“I hope,” Montanelli interrupted, “that you will at least not replace the fetters while he is ill. A man in the condition you describe can hardly make any more attempts to escape.”
“I shall take good care he doesn't,” the Governor muttered to himself as he went out. “His Eminence can go hang with his sentimental scruples for all I care. Rivarez is chained pretty tight now, and is going to stop so, ill or not.”
“But how can it have happened? To faint away at the last moment, when everything was ready; when he was at the very gate! It's like some hideous joke.”
“I tell you,” Martini answered, “the only thing I can think of is that one of these attacks must have come on, and that he must have struggled against it as long as his strength lasted and have fainted from sheer exhaustion when he got down into the courtyard.”

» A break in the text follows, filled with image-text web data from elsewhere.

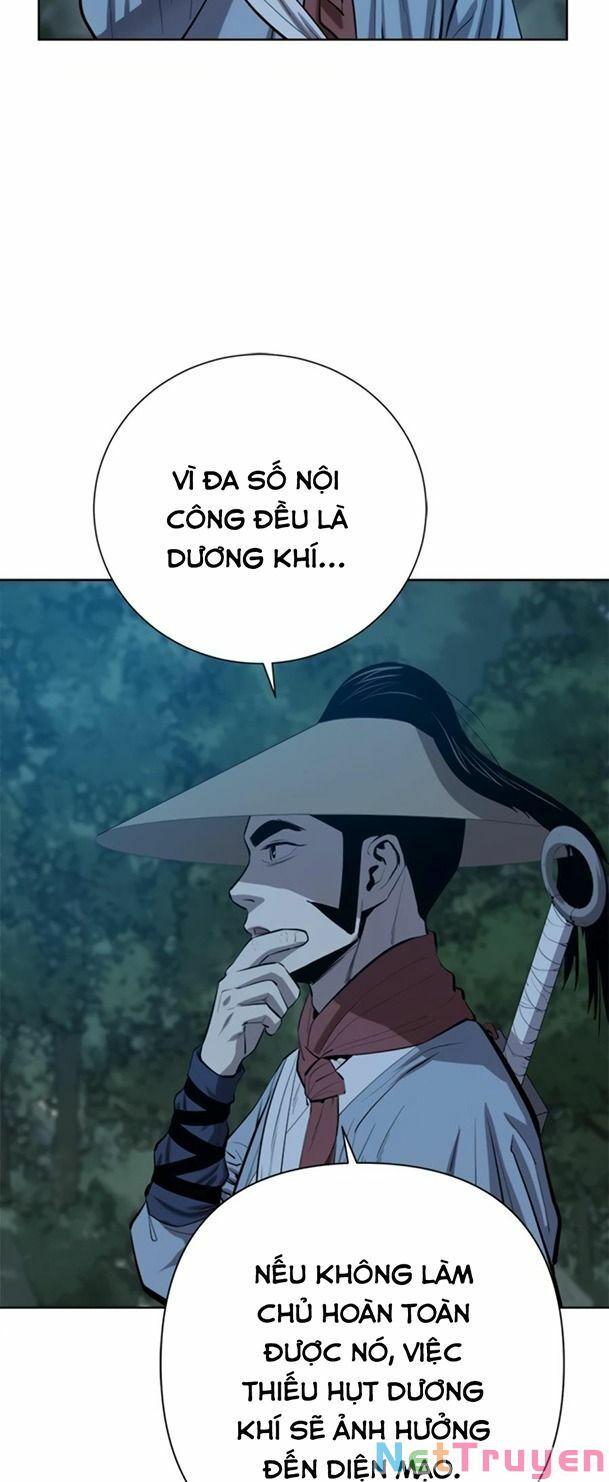 Sư Phụ Quỷ Diện Chapter 71 - Trang 22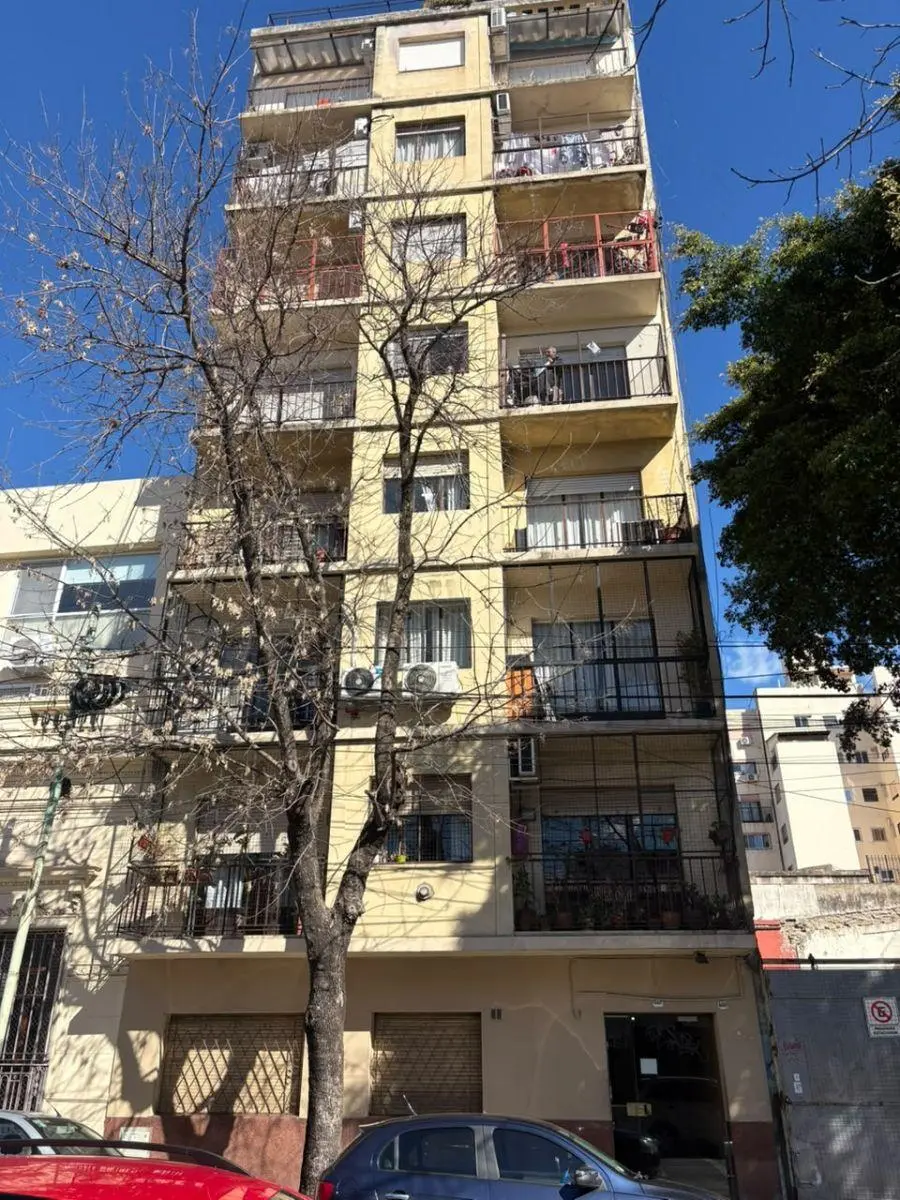 Departamento en alquiler · Almagro, CABA Departamento en alquiler · Almagro, CABA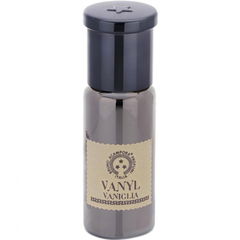 Vanyl / Vaniglia (Extrait de Parfum) von Acampora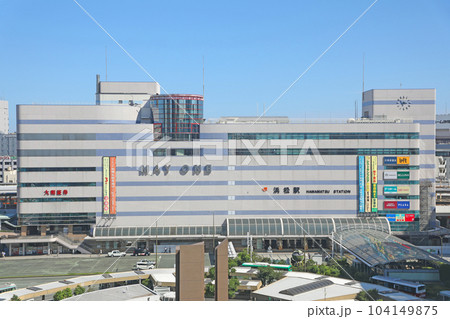 浜松駅 北口 浜松駅 北口 104149875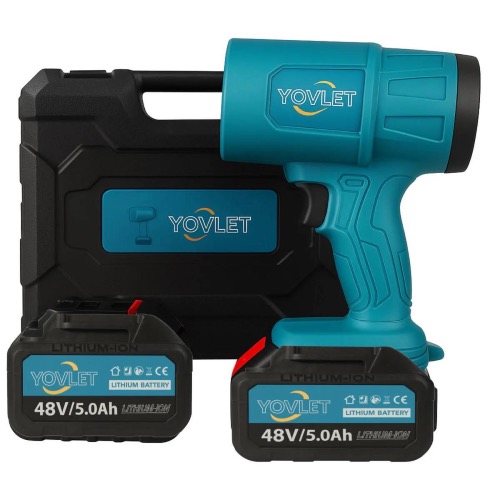 SOUFFLEUR D'AIR SANS.FIL 18V-1300
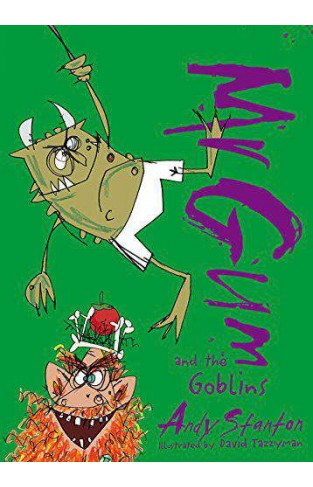 Mr. Gum and the Goblins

Marcone knocked the ashes savagely from his pipe.
“Well, anyhow, that's the end of it; we can't do anything for him now, poor fellow.”

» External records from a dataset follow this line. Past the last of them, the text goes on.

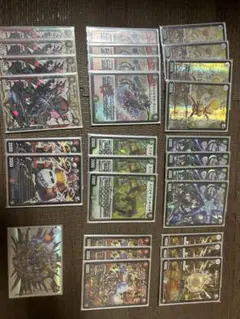 デュエルマスターズ 構築済みデッキ まとめ売り キリフダッシュ モモキング デュエルマスターズ 構築済みデッキ まとめ売り キリフダッシュ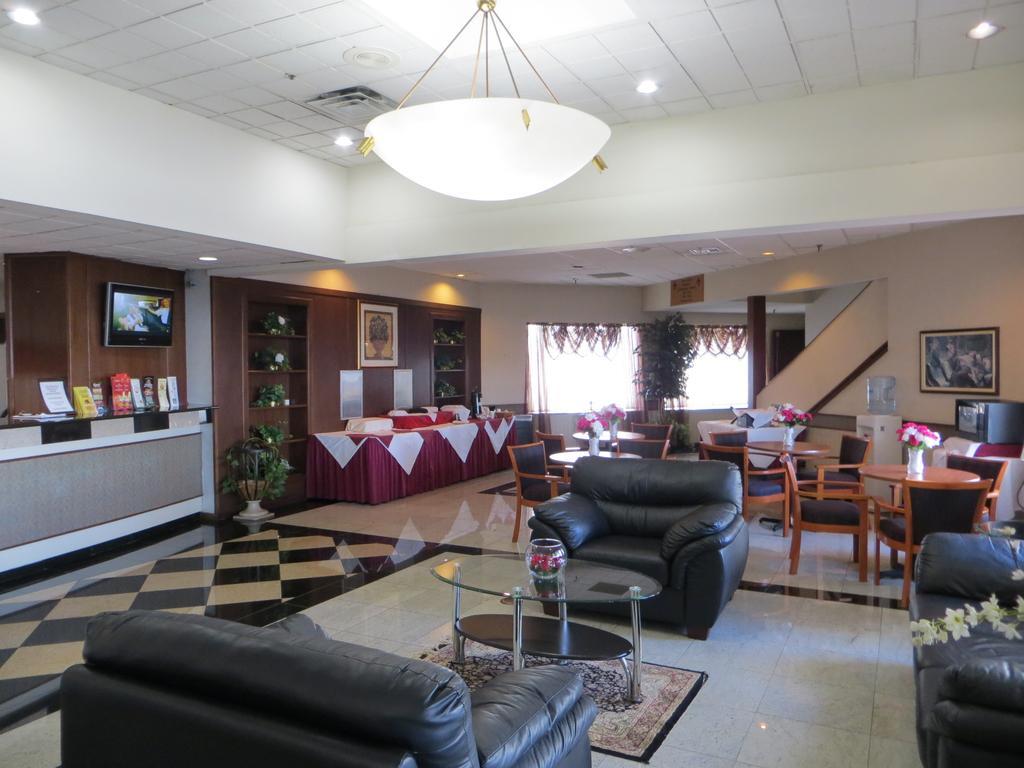 Elk Grove Hotel Elk Grove Village Εξωτερικό φωτογραφία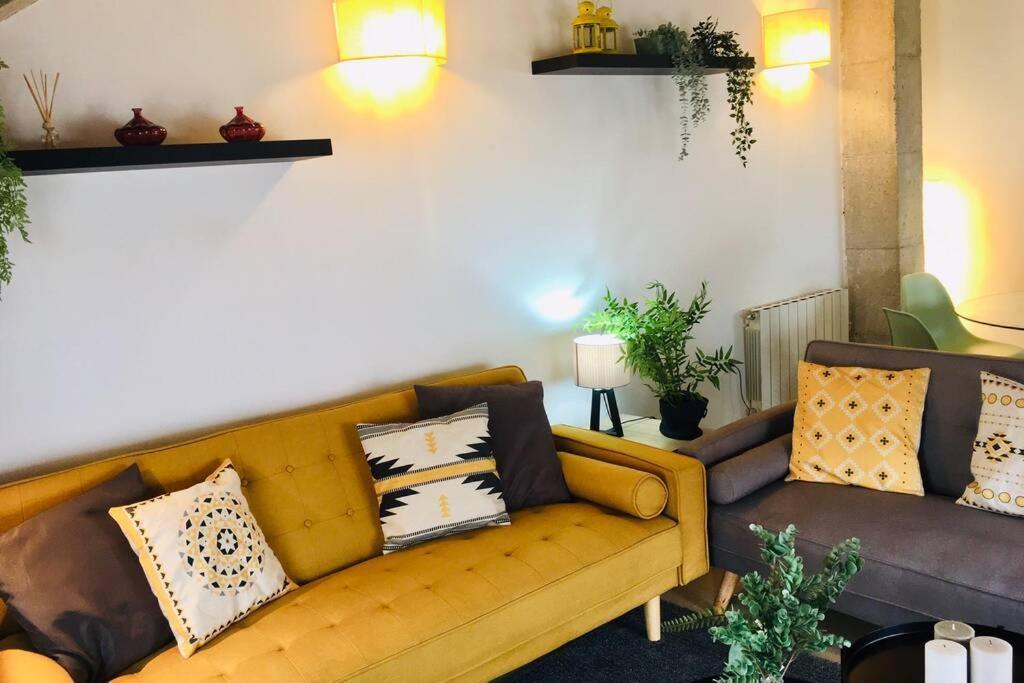 Apartamento Centro Catedral Botánico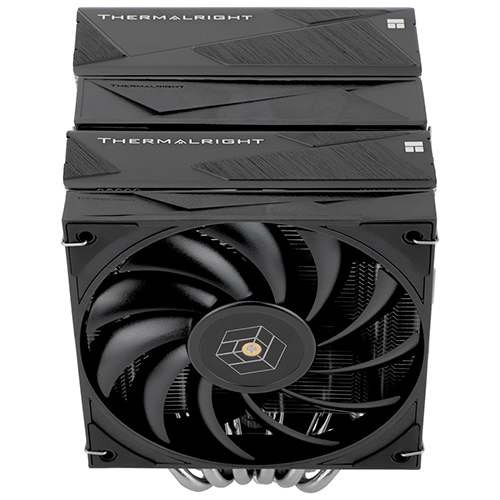 Thermalright Royal Knight 120 ����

“Poor fellow!” Martini echoed, under his breath. He was beginning to realise that to him, too, the world would look empty and dismal without the Gadfly.
“What does she think?” the smuggler asked, glancing towards the other end of the room, where Gemma sat alone, her hands lying idly in her lap, her eyes looking straight before her into blank nothingness.
“I have not asked her; she has not spoken since I brought her the news. We had best not disturb her just yet.”